» **THE RECORDS**:
# # # # #

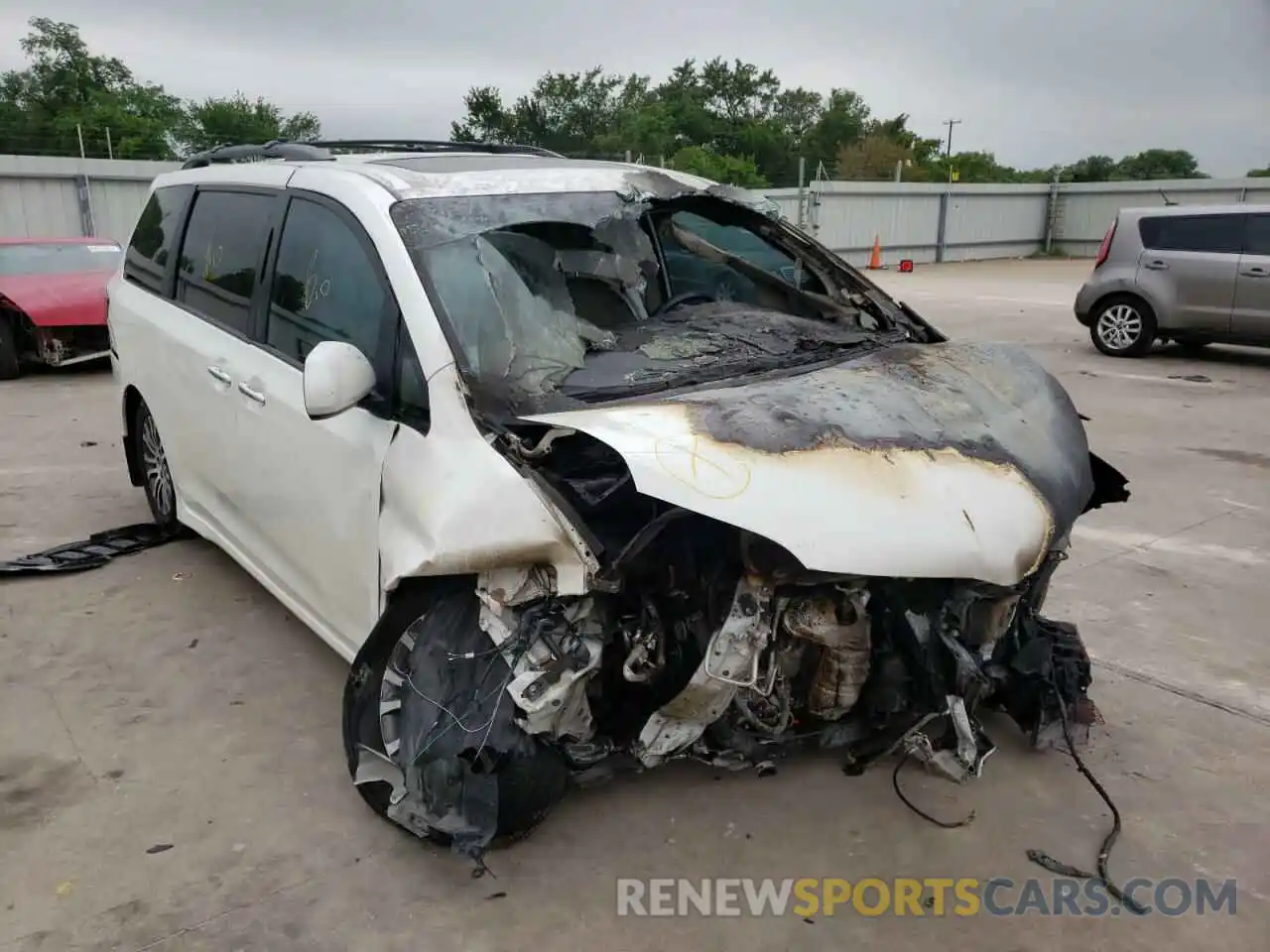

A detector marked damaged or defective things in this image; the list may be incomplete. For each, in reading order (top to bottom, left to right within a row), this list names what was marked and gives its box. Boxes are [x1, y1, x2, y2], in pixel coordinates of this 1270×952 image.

shattered windshield [391, 187, 889, 409]
burned front end of van [342, 174, 1127, 863]
burned hood [525, 340, 1102, 586]
burned paint on hood [675, 342, 1102, 547]
broken headlight area [355, 444, 1102, 863]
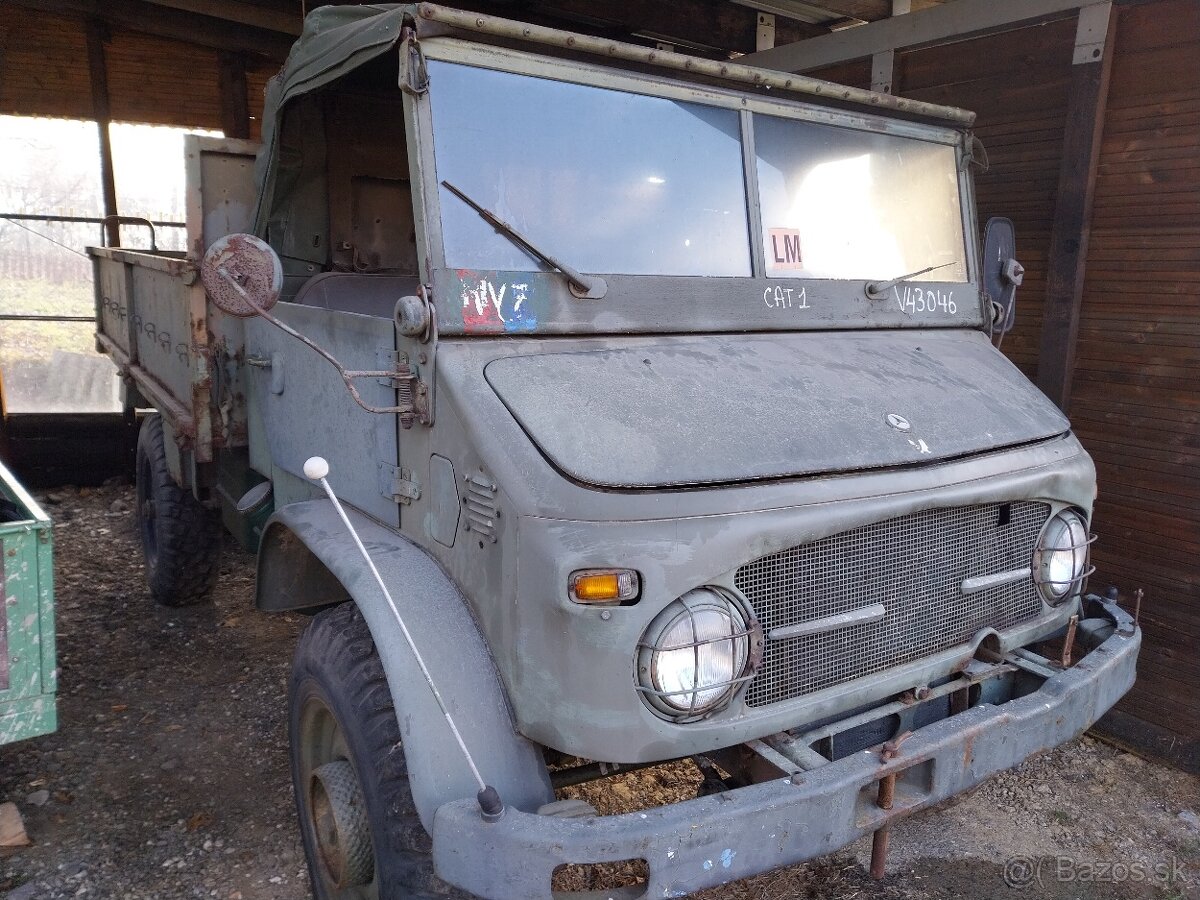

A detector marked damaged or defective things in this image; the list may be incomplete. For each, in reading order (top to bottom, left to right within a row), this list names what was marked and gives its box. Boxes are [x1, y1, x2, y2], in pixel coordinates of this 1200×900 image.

# # # # #

» **WRITTEN TASK**: Please copy all of the data above word for word, leaving out the pictures.

» **TASK OUTPUT**:
A detector marked damaged or defective things in this image; the list may be incomplete. For each, in reading order (top to bottom, left to right within a row), this list names what was marked and gives its box. Boxes are [x1, y1, x2, y2], in pixel coordinates of this 1270×952 image.

shattered windshield [391, 187, 889, 409]
burned front end of van [342, 174, 1127, 863]
burned hood [525, 340, 1102, 586]
burned paint on hood [675, 342, 1102, 547]
broken headlight area [355, 444, 1102, 863]

A detector marked damaged or defective things in this image; the list may be incomplete. For each, in reading order (top to bottom, left to right within a row), this list names what was marked and gives its box. Boxes are [x1, y1, x2, y2], in pixel coordinates of this 1200×900 image.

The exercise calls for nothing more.